▶ EXERCISE INSTRUCTIONS
Beginning at the line that contains "In relation to", reproduce every line to the end of the material without changing any of them.

▼

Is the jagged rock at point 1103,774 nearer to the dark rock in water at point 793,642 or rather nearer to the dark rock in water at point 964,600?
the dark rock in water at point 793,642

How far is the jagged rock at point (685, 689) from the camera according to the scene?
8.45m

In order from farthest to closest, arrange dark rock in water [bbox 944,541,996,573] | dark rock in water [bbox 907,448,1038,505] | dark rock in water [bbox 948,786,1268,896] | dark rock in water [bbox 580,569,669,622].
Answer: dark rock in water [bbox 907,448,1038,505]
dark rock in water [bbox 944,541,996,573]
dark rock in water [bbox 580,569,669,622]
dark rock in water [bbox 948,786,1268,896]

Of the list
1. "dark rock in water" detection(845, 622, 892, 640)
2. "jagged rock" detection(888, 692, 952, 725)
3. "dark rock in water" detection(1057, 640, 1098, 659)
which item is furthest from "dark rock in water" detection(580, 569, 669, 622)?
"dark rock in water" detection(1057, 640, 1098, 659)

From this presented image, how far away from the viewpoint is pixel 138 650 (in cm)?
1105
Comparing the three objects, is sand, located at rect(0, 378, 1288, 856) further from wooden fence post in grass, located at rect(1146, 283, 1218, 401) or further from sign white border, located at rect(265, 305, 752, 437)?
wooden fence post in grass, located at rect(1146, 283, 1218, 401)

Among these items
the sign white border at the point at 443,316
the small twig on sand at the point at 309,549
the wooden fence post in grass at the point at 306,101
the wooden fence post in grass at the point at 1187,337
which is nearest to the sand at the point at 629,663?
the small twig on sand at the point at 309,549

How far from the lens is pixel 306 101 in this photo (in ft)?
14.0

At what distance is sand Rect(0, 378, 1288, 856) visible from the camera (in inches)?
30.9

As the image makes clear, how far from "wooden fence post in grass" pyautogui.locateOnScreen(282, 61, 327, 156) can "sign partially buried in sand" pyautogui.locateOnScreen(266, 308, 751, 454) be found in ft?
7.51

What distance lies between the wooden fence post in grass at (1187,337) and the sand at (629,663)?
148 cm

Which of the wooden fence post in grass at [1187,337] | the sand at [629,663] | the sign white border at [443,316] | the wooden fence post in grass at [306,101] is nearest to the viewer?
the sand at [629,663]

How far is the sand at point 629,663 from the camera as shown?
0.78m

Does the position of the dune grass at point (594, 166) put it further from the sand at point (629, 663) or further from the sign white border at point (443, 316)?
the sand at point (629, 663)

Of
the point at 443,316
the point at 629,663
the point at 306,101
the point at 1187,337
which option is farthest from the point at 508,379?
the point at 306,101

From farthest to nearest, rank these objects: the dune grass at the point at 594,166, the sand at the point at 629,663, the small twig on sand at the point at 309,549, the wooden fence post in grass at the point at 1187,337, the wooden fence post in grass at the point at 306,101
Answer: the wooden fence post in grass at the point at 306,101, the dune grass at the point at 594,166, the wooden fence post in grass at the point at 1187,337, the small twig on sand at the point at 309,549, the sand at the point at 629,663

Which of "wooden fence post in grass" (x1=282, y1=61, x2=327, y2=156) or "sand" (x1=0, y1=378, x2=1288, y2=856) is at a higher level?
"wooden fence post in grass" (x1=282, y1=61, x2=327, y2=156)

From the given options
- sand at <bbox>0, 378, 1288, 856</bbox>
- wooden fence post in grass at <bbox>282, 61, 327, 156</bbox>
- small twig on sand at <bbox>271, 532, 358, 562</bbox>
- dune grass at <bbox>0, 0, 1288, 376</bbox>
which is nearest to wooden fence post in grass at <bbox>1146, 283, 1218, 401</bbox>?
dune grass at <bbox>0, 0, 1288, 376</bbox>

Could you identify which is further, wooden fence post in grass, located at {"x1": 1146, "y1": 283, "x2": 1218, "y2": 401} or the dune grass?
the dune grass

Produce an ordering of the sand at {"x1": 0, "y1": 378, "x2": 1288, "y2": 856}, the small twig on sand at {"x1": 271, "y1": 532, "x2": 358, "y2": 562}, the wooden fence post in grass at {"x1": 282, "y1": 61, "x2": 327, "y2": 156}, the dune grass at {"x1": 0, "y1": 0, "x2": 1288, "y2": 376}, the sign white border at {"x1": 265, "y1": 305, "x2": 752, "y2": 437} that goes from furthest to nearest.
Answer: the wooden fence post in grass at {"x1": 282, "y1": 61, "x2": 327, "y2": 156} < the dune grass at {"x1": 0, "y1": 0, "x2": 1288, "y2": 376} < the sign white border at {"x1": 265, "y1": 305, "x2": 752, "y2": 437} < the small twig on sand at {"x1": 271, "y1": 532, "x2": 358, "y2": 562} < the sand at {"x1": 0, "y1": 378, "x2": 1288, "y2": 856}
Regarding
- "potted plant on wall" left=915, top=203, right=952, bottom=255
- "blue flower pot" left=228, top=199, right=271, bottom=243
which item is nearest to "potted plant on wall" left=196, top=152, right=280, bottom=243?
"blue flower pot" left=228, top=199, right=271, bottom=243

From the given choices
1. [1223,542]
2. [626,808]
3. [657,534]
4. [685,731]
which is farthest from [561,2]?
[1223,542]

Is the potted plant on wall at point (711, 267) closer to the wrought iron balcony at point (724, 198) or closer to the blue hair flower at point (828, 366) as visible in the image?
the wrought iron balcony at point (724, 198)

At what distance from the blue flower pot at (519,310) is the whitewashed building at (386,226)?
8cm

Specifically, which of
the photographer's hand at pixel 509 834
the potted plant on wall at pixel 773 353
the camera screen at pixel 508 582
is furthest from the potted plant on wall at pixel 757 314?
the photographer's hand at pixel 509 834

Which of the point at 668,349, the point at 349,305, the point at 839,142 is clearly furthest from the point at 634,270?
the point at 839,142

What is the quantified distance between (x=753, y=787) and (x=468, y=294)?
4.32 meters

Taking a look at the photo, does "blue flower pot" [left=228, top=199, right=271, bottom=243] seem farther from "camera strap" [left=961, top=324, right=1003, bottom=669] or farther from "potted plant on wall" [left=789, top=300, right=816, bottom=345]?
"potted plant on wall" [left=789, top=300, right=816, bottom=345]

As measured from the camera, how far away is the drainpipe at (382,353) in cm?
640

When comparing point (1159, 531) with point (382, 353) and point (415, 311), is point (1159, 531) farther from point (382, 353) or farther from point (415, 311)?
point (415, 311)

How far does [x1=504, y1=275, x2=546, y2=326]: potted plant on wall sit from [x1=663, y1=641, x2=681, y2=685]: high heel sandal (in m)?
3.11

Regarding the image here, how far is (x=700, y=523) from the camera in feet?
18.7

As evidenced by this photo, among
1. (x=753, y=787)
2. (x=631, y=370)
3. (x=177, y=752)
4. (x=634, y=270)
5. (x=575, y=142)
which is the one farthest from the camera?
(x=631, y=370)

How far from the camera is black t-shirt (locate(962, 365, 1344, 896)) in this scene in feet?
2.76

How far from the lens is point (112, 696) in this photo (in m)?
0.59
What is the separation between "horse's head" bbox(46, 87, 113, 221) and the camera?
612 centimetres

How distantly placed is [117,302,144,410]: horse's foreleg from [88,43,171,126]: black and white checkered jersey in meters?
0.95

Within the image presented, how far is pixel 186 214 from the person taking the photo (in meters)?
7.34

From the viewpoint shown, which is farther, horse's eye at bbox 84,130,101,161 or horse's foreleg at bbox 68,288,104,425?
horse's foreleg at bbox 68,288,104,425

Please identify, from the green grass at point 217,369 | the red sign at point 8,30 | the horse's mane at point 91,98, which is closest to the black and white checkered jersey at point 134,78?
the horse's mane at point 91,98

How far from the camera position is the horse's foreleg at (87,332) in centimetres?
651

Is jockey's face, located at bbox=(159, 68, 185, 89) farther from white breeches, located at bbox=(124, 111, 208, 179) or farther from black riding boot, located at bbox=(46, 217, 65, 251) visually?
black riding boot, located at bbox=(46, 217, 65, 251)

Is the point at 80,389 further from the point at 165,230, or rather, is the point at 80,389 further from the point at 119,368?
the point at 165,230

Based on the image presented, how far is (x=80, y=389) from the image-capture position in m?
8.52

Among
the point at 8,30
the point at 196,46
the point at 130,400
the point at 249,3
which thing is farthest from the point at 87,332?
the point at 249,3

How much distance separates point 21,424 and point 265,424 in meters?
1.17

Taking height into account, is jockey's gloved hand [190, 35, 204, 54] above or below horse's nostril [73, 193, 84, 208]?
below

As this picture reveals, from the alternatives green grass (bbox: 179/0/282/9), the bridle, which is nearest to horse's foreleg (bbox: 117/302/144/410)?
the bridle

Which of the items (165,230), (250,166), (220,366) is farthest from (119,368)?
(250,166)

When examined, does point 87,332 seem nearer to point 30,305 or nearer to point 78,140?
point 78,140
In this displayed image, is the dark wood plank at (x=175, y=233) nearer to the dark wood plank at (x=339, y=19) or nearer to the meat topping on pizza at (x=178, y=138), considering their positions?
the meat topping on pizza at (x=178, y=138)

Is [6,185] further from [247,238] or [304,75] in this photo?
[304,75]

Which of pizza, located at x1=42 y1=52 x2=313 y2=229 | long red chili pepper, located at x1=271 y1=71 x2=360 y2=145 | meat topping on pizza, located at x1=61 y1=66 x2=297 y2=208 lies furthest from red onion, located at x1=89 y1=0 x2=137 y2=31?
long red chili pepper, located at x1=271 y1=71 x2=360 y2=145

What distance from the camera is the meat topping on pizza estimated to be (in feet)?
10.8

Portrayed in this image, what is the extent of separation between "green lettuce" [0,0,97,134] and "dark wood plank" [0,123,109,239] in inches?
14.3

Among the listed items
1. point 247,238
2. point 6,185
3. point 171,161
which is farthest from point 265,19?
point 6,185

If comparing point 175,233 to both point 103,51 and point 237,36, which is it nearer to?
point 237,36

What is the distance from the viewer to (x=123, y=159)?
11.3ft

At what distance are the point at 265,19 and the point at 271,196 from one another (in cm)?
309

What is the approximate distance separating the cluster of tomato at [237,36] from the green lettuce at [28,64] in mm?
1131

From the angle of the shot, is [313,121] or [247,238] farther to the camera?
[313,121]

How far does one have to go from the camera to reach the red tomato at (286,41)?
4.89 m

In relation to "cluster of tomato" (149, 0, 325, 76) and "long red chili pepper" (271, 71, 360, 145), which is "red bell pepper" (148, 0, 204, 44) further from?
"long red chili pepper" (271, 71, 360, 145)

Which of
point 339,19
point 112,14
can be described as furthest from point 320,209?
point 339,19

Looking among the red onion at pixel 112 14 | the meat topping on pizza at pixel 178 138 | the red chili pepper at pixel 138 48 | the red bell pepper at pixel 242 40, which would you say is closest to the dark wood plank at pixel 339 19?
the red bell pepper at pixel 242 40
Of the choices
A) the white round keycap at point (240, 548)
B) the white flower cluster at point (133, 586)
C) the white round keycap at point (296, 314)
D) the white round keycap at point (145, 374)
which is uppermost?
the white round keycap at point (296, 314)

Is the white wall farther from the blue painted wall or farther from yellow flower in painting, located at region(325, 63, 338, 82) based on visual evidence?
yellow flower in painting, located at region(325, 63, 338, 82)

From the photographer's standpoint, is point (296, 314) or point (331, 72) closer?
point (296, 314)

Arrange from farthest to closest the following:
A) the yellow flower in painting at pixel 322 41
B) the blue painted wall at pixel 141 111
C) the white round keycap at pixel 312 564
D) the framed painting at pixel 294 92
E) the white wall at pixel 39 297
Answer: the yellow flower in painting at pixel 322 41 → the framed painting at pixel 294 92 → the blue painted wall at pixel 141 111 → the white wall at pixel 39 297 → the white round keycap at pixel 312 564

▲

▶ REPLY TO THE TASK
In relation to "cluster of tomato" (149, 0, 325, 76) and "long red chili pepper" (271, 71, 360, 145), which is "red bell pepper" (148, 0, 204, 44) further from?
"long red chili pepper" (271, 71, 360, 145)

Which of
point 339,19
point 112,14
can be described as furthest from point 320,209?
point 339,19

Looking among the red onion at pixel 112 14 | the meat topping on pizza at pixel 178 138 | the red chili pepper at pixel 138 48 | the red bell pepper at pixel 242 40, which would you say is closest to the dark wood plank at pixel 339 19?
the red bell pepper at pixel 242 40
Of the choices
A) the white round keycap at point (240, 548)
B) the white flower cluster at point (133, 586)
C) the white round keycap at point (296, 314)
D) the white round keycap at point (145, 374)
which is uppermost?
the white round keycap at point (296, 314)

Is the white wall farther from the blue painted wall or farther from yellow flower in painting, located at region(325, 63, 338, 82) based on visual evidence?
yellow flower in painting, located at region(325, 63, 338, 82)

From the photographer's standpoint, is point (296, 314) or point (331, 72) closer?
point (296, 314)

Arrange from farthest to closest the following:
A) the yellow flower in painting at pixel 322 41
B) the blue painted wall at pixel 141 111
C) the white round keycap at pixel 312 564
D) the framed painting at pixel 294 92
E) the white wall at pixel 39 297
Answer: the yellow flower in painting at pixel 322 41 → the framed painting at pixel 294 92 → the blue painted wall at pixel 141 111 → the white wall at pixel 39 297 → the white round keycap at pixel 312 564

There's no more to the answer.